Problem:
According to the post below, why did the deacon call the Christmas manger scene an inclusive image? Explain in one to three sentences.

Monday, December 7, 2015

"They'll know we are Christians by our love ...."

Our deacon's homily this past weekend included his observation that the Christmas manger scene is an inclusive image, in that God became man not only for the believers, but for all humanity. No one is excluded from the gift of the Incarnation of Christ.

As reflected by the old campfire song, we Christians are similarly called by our faith to show love to all humanity, not only to other Christians. For Catholics, we serve others "not because they're Catholic, but because we're Catholic".  This is reflected by countless Catholic and other Christian ministries such as AIDS care and prevention efforts in Africa, Catholic schools and hospitals around the world, the ministry of The Little Sisters of the Poor, the example of St. Mother Teresa in Calcutta, and indeed the work of Catholic Charities for Syrian and Iraqi refugees.

This call to charity for "the other" has historically been reflected in American culture at large, so much so that the USA is often called the most generous nation on Earth.

Yesterday, I heard a radio report regarding Syed Farook, one of the infamous San Bernardino terrorists.  In that report, an imam at Farook's mosque told how Farook had been a good person to him, helping the imam with his car.

Entries provided:
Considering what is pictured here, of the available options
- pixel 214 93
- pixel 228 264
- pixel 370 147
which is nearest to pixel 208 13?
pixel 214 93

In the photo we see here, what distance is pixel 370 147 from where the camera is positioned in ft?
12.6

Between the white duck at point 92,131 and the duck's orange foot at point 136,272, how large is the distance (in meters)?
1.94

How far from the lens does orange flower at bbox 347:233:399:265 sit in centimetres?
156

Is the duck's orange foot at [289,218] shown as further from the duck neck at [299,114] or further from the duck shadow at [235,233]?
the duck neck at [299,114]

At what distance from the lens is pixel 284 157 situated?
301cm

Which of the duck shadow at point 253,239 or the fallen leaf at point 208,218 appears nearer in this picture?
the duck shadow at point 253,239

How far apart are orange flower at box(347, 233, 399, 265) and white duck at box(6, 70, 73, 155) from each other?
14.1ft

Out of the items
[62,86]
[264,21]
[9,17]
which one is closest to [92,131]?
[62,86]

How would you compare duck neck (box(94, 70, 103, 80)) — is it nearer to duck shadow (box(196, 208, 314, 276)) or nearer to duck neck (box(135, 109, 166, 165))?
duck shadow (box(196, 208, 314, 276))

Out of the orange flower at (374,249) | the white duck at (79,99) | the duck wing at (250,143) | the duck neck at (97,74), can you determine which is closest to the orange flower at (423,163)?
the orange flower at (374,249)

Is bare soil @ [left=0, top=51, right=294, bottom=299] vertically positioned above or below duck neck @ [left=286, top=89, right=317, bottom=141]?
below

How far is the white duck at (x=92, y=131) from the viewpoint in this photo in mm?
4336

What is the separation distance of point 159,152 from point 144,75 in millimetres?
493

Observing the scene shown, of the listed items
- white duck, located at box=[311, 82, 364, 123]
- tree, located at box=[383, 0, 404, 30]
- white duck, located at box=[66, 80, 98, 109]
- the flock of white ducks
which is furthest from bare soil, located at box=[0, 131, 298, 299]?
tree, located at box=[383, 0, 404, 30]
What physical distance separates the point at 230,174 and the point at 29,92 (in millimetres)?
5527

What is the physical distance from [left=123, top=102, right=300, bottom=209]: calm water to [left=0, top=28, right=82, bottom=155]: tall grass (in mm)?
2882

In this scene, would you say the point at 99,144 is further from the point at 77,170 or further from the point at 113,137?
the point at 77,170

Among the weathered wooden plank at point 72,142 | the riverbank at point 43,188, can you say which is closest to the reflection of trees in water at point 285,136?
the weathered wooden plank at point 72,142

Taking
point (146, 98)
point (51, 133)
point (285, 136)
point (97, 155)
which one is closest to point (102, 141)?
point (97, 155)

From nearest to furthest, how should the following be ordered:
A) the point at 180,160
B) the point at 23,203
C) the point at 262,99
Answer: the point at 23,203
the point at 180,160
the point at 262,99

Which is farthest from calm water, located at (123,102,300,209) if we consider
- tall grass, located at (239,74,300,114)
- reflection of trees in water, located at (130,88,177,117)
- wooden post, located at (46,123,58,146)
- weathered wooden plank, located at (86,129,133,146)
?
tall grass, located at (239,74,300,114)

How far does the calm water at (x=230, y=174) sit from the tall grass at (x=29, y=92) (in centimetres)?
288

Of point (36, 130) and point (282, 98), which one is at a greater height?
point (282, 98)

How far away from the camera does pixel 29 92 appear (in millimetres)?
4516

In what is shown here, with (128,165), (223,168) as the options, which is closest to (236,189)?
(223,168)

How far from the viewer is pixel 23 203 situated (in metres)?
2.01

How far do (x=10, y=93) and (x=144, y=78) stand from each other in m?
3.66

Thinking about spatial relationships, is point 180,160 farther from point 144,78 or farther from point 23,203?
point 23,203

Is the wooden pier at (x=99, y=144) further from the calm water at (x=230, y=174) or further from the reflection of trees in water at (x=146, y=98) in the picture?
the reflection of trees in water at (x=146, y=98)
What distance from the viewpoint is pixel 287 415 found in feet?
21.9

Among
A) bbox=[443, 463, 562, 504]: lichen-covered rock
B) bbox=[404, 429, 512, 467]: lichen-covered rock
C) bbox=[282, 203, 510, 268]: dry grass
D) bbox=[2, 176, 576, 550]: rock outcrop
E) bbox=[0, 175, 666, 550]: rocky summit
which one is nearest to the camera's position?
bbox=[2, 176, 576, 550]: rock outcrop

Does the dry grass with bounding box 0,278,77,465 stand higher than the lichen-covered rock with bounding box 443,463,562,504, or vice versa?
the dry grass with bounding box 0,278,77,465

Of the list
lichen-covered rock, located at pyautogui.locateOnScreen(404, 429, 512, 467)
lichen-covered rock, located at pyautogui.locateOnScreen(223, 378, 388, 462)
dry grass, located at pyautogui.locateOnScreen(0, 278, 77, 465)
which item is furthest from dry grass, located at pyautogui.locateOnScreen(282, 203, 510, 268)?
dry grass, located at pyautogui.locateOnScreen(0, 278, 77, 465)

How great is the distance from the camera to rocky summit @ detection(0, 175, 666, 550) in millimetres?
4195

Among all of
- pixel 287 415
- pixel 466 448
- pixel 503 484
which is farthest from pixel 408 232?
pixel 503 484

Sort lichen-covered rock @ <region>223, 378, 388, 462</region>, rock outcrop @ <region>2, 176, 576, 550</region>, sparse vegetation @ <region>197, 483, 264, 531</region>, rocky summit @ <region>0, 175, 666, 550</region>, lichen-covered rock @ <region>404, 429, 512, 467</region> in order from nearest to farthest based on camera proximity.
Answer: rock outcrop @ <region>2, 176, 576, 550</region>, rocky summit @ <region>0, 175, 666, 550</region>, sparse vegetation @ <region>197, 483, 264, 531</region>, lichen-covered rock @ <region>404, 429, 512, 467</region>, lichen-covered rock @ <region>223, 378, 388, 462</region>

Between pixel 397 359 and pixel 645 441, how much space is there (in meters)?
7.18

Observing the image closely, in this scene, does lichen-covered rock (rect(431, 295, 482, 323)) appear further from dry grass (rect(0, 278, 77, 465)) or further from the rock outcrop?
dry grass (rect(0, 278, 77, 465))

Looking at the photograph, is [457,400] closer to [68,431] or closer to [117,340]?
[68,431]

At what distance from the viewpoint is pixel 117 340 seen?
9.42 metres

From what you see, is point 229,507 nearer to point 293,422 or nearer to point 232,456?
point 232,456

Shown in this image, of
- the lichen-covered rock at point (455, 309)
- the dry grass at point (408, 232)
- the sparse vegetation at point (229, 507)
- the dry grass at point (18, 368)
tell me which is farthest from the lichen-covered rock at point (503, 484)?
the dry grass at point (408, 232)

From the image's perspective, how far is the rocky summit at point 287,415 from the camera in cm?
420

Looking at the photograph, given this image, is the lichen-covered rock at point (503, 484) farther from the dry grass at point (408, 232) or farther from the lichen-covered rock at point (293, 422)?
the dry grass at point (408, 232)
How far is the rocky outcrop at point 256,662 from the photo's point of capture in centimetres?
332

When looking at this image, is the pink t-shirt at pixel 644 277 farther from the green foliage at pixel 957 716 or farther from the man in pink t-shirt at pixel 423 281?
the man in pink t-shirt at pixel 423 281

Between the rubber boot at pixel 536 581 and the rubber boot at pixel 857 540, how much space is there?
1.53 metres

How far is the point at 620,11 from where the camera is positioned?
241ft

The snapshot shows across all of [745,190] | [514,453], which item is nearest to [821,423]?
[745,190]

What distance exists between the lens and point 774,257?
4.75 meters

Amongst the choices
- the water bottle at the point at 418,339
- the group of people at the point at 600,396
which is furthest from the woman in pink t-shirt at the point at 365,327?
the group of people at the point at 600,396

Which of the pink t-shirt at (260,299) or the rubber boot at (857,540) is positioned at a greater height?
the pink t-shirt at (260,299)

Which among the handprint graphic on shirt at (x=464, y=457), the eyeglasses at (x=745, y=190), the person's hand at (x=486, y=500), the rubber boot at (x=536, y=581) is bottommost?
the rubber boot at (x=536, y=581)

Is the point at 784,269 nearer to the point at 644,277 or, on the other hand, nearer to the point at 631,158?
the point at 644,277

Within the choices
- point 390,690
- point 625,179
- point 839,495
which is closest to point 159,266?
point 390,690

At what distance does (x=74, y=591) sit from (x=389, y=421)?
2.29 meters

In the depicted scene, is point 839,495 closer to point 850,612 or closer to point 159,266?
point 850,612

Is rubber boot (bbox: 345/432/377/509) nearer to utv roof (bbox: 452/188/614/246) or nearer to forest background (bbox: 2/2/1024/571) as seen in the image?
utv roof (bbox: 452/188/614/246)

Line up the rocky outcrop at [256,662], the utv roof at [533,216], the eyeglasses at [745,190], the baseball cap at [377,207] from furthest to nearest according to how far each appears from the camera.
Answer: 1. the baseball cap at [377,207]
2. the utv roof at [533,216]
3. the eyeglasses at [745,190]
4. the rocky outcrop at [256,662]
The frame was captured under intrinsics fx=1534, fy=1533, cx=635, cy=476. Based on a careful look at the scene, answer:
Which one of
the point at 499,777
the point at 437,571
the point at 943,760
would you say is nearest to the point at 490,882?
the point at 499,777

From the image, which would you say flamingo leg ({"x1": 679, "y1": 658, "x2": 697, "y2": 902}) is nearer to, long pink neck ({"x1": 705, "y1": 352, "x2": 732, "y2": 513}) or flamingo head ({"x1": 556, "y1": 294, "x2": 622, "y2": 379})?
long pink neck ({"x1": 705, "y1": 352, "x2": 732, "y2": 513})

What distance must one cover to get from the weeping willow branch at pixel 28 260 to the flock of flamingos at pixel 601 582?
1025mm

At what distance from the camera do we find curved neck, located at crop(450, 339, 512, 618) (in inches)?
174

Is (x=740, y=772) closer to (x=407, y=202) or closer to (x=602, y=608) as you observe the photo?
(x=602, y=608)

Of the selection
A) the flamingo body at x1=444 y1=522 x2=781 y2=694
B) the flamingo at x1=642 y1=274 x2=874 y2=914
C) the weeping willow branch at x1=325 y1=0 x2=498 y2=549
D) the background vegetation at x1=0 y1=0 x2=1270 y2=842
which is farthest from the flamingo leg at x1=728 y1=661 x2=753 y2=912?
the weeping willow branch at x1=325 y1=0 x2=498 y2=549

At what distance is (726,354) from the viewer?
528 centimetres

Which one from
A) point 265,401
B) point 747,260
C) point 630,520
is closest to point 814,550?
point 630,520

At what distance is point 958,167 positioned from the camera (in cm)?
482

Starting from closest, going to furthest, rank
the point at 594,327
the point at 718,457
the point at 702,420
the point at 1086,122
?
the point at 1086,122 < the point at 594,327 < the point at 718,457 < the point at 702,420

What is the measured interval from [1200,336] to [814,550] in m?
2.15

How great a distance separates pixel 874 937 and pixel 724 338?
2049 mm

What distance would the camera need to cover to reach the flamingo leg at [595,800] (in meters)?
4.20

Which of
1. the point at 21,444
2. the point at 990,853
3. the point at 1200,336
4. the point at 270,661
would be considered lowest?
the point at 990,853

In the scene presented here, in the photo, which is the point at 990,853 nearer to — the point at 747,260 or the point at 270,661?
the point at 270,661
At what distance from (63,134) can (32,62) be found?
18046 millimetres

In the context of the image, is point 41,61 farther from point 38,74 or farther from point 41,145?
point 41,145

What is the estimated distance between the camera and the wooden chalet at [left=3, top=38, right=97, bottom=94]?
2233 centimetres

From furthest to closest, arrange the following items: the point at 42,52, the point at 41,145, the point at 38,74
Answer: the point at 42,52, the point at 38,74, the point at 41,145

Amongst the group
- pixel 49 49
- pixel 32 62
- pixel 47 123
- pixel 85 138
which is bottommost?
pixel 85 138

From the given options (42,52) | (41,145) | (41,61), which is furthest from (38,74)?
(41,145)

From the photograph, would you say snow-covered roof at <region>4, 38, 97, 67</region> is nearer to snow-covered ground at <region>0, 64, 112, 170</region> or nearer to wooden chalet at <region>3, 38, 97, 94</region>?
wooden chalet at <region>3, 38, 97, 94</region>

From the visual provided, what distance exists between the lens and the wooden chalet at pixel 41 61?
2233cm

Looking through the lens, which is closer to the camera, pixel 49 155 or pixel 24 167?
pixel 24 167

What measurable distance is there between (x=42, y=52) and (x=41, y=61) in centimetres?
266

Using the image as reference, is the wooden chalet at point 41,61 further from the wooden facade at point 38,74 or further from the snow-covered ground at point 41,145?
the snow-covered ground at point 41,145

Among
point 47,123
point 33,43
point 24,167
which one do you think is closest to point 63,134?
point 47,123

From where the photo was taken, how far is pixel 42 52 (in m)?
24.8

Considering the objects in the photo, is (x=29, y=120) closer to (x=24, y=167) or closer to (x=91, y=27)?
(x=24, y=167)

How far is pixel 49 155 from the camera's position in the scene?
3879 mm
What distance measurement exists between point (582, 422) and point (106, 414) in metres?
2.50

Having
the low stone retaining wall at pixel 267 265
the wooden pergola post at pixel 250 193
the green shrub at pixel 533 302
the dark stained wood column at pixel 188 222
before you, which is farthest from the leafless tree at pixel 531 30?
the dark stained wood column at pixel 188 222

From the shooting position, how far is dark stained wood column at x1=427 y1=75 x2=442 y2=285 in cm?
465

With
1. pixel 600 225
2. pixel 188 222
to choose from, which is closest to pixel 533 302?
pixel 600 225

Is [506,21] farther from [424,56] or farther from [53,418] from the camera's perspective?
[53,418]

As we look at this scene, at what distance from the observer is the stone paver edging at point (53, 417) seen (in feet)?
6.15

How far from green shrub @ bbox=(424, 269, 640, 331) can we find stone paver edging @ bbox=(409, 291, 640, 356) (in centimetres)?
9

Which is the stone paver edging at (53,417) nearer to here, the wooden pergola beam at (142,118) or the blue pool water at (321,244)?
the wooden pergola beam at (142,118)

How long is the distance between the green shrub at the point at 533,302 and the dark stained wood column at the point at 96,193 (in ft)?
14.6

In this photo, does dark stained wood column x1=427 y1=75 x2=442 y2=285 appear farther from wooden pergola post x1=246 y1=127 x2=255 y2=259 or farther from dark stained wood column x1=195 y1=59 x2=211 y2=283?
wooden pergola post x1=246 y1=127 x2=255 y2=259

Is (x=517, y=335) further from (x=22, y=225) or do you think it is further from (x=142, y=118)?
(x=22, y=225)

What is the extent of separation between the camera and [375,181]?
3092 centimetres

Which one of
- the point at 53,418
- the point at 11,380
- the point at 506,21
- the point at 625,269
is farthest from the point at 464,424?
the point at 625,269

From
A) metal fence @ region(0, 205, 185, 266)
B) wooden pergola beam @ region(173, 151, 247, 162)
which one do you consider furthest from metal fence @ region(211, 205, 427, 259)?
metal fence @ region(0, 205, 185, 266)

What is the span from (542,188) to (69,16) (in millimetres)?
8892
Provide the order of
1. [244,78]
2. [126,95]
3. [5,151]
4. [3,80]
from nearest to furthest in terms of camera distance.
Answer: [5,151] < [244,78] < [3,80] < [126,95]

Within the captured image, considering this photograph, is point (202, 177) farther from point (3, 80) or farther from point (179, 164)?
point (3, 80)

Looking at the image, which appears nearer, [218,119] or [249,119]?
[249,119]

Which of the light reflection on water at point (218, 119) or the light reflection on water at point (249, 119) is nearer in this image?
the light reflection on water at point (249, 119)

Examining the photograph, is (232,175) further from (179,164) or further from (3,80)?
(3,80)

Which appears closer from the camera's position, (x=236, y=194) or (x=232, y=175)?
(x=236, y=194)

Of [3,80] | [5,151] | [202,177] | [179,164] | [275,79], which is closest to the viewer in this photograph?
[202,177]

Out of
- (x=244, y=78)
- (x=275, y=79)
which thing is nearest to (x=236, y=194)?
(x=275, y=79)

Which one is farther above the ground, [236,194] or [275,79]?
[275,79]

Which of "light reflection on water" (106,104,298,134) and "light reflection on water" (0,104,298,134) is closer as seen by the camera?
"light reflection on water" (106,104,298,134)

Solution for this task:
The deacon called the manger scene inclusive because God became man not only for believers but for all humanity. No one is excluded from the gift of the Incarnation of Christ.